*** Document passage ***
The top figure is not dForce. But I can try adding a dynamic surface modifier to it and check how the simulation runs after that.
Thanks again.
EDIT: I added the dForce dynamic surface modifier to the top and as soon as the simulation starts, the top disappears. I've tried increasing the friction property of its two surfaces and reducing the Dynamics strength for the two of them, but it will still disappear as soon as the simulation starts. Unless you have some suggestion to fix this, I'll try adding the smoothing modifier instead.
A disappearing top when simulation starts, might be because there is overlapping verteces, i.e. 2 (or more) in same spot.
You can try to look at it in texture wire view, and if there is areas that look problematic, add a dForce weightmap and paint these areas to 0 (no dynamic strength).
But it might be that it just can't be dForced.
Ah, I'm afraid you have to dbl-check your settings again, in Render Settings > Hardware tab. Like the attached screenshot shows... if you unchecked CPU in Devices list but kept Allow CPU Fallback checked in General at the bottom... the Engine would still fall back to CPU when it ran out of VRAM.
*** End of Document passage ***
*** Record extracts ***
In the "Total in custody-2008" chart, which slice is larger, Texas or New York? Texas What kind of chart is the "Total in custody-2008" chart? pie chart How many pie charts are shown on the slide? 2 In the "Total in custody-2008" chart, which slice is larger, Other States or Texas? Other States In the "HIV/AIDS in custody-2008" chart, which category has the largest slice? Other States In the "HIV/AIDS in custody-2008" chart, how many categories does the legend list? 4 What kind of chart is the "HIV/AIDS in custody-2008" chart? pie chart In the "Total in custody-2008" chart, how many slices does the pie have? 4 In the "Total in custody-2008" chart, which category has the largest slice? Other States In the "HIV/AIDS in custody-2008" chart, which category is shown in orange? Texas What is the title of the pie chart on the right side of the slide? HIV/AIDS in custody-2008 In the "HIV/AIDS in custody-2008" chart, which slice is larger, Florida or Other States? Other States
*** End of Record extracts ***
*** Record extracts ***
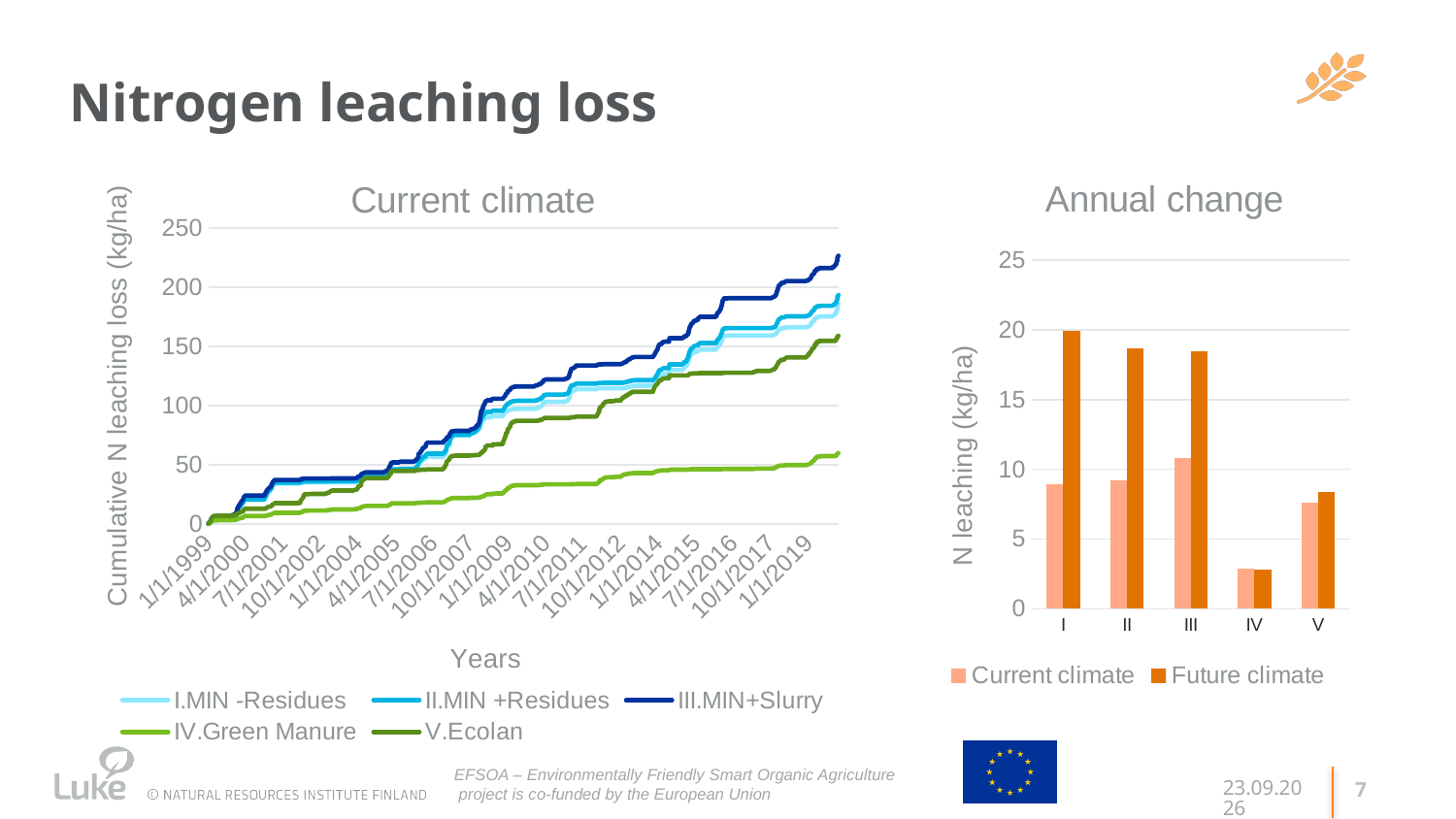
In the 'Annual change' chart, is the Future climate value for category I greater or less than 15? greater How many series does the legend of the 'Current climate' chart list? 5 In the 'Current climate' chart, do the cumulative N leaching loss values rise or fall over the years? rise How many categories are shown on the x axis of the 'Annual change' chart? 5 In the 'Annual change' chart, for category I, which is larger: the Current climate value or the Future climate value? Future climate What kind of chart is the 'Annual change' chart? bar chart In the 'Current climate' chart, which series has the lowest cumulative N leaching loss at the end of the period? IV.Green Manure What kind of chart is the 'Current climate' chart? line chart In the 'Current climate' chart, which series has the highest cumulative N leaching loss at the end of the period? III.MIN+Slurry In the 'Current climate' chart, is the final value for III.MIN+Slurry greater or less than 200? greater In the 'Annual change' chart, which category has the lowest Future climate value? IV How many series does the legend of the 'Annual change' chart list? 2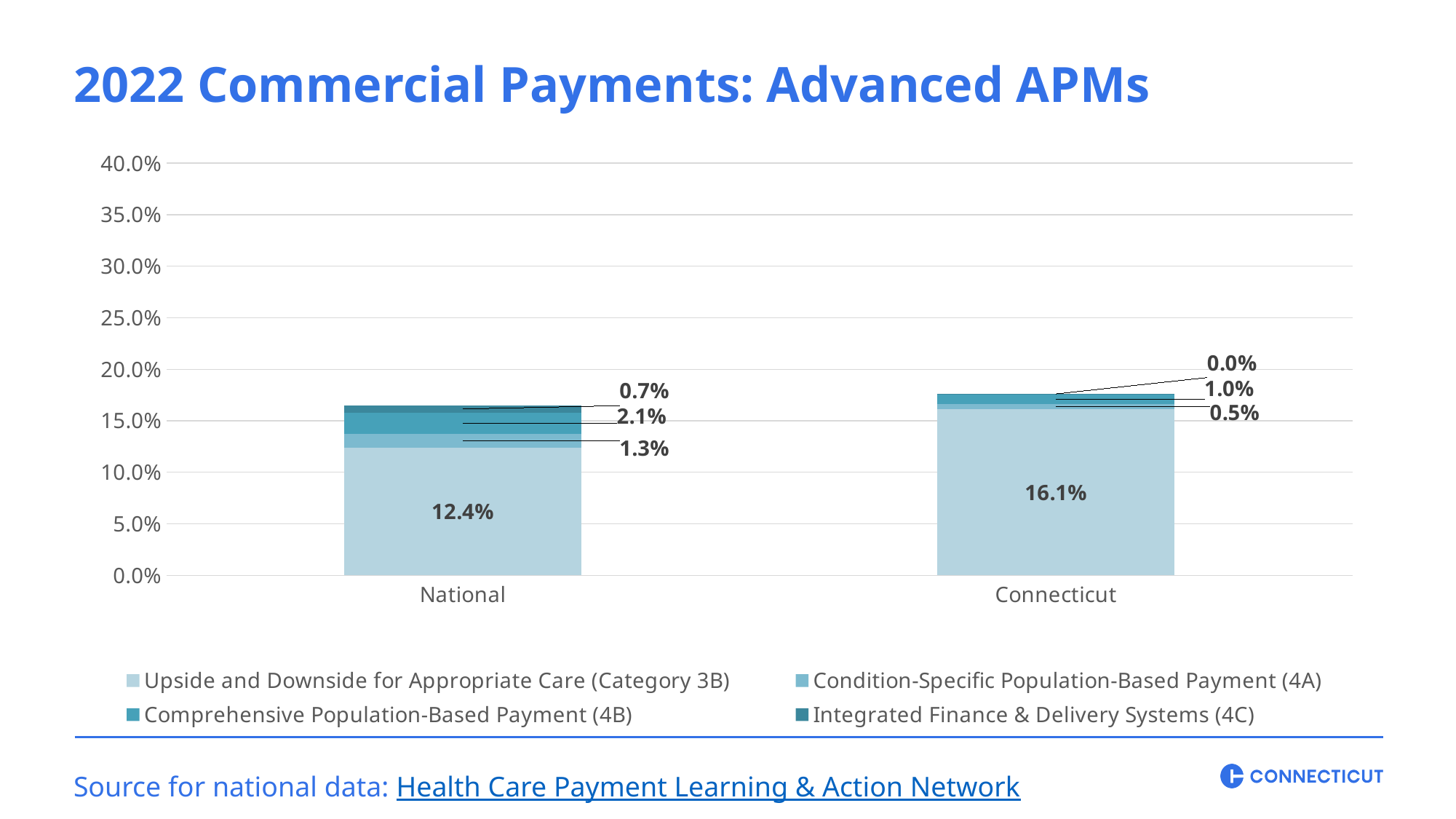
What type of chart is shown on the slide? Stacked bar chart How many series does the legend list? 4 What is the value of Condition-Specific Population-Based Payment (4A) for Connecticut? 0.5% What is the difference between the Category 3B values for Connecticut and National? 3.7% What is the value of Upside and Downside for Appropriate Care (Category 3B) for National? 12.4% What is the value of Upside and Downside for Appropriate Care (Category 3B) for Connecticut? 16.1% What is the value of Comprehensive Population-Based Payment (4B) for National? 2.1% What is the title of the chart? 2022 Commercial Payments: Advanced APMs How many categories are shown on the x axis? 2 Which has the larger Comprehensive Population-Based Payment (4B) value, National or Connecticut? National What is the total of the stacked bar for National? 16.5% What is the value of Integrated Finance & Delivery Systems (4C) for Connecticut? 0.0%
*** End of Record extracts ***
Study questions
[1] In the forum passage, which tab under Render Settings are you told to double-check?
[2] Copy the forum passage word for word, starting at the words "The top figure" and stopping after "in same spot.".

Task answers
[1] The Hardware tab.

[2]
The top figure is not dForce. But I can try adding a dynamic surface modifier to it and check how the simulation runs after that.
Thanks again.
EDIT: I added the dForce dynamic surface modifier to the top and as soon as the simulation starts, the top disappears. I've tried increasing the friction property of its two surfaces and reducing the Dynamics strength for the two of them, but it will still disappear as soon as the simulation starts. Unless you have some suggestion to fix this, I'll try adding the smoothing modifier instead.
A disappearing top when simulation starts, might be because there is overlapping verteces, i.e. 2 (or more) in same spot.